Problem requirements: Write out, word for word, the line that contains "Network Database Laboratory" and each line after it down to the last line of the data below. Include nothing more.

Records supplied:
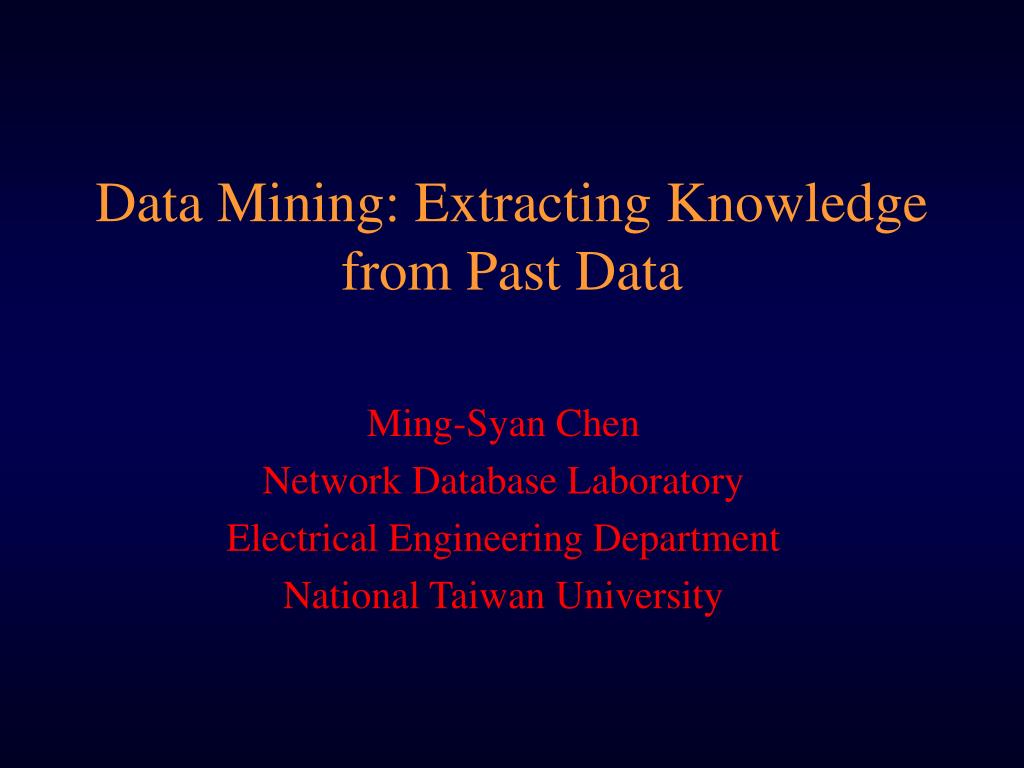 Data Mining: Extracting Knowledge from Past Data

Ming-Syan Chen
Network Database Laboratory
Electrical Engineering Department
National Taiwan University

Solution below:
Network Database Laboratory
Electrical Engineering Department
National Taiwan University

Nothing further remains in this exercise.